Immunohistochemistry
Double labelling immunohistochemistry was performed using a 1:8,000 dilution of anti-tubulin β3 (clone TUJ1, Biolegend) and 1:25 dilution of anti-MYC (clone Y69, Abcam) diluted in Ventana antibody diluent (Roche Tissue Diagnostic, 251-018) and detected using the UltraView Red (Roche Tissue Diagnostics, 760-501) and UltraView DAB (Roche Tissue Diagnostics, 760-500) detection kits, respectively. Each target was evaluated using a semiquantitative system to construct a H-score, obtained by multiplying the intensity of the stain (0: no staining; 1: weak staining; 2: moderate staining, and 3: strong staining) by the percentage (0 to 100) of cells showing that staining intensity (H-score range, 0 to 300).

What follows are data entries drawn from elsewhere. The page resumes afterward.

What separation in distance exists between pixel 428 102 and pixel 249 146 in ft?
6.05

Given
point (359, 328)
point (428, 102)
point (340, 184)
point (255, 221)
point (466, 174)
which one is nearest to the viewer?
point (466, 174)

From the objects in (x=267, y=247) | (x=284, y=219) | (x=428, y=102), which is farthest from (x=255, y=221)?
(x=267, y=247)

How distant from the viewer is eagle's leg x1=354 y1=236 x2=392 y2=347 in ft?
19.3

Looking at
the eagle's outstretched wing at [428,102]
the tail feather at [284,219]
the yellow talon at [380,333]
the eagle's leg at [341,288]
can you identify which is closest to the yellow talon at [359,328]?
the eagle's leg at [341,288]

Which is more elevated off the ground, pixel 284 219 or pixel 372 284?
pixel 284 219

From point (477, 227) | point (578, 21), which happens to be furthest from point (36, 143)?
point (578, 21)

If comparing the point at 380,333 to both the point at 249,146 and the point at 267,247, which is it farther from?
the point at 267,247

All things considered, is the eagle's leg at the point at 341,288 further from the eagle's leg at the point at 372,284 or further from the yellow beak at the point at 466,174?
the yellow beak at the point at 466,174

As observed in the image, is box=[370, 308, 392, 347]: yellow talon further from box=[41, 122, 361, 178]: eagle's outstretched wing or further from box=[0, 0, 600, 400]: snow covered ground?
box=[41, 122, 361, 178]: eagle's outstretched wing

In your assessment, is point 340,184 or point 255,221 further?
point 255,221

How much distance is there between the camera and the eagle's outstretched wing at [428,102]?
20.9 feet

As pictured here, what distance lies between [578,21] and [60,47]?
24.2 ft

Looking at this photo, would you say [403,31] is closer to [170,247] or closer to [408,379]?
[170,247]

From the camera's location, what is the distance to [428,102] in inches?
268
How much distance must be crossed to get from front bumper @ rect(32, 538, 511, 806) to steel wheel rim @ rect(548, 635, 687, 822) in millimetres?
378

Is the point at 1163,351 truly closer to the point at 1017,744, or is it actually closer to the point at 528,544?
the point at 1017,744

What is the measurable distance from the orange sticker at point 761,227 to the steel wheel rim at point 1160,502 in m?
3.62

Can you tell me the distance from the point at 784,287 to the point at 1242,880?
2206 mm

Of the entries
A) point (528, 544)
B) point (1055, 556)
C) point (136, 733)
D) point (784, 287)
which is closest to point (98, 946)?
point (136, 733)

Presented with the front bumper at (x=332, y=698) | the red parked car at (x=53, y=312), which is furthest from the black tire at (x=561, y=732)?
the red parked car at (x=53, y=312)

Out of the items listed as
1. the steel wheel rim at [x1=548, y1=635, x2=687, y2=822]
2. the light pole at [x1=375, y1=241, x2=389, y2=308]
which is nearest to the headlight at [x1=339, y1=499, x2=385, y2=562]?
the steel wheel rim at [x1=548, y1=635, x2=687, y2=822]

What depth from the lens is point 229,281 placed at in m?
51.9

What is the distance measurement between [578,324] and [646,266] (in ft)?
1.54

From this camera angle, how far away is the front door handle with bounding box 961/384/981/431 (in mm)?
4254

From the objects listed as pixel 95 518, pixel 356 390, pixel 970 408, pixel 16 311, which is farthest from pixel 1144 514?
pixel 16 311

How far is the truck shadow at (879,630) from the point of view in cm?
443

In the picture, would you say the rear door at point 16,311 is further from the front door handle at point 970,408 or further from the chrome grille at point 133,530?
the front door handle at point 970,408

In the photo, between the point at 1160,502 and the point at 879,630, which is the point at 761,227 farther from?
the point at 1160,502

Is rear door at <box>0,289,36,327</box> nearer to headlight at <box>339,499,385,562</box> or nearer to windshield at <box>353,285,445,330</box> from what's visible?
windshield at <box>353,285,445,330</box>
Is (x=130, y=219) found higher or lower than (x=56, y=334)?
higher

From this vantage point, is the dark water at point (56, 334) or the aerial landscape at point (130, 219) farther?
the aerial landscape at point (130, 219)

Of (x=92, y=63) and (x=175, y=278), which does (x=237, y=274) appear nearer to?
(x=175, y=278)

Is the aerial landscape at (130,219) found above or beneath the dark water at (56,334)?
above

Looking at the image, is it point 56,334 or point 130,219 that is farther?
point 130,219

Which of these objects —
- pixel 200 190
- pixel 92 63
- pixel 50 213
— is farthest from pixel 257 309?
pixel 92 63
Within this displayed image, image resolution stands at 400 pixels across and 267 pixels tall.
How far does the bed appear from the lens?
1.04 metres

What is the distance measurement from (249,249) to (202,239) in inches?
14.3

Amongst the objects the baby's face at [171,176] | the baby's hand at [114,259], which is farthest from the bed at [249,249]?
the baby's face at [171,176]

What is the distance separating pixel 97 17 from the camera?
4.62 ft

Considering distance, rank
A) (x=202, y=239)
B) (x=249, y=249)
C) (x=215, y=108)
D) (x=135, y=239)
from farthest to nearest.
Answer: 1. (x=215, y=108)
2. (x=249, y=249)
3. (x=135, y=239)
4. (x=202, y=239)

Mouse scRNA-seq data generation and processing
Single cells from developing mouse cerebellar tissue were processed using the microfluidics-based 10x Chromium protocol, as previously described21. In brief, single cells were prepared using the Chromium v.1 Single Cell 3′ Library and Gel Bead Kit according to the manufacturers’ specifications. Quantification and quality checks for the library were performed using an Agilent Technologies DNA 1000 chip. Libraries were sequenced on an Illumina HiSeq 2500 machine. Raw sequencing data have been uploaded to the European Nucleotide Archive (accession PRJEB23051).
Mouse developing cerebellum cells were filtered and normalized using the scanpy Python package39. Genes expressed in less than 50 cells and cells expressing less than 200 genes were removed. Additionally, cells with less than 524 and greater than 3,206 total counts (±3 median absolute deviations) were removed. Furthermore, those cells with greater than 5% of their total counts mapping to mitochondrial genes were removed. Gene expression values were then divided by the total number of transcripts and multiplied by 10,000. Normalized values were calculated by natural-log transforming these values. We calculated scaled expression (z scores for each gene) for downstream analysis.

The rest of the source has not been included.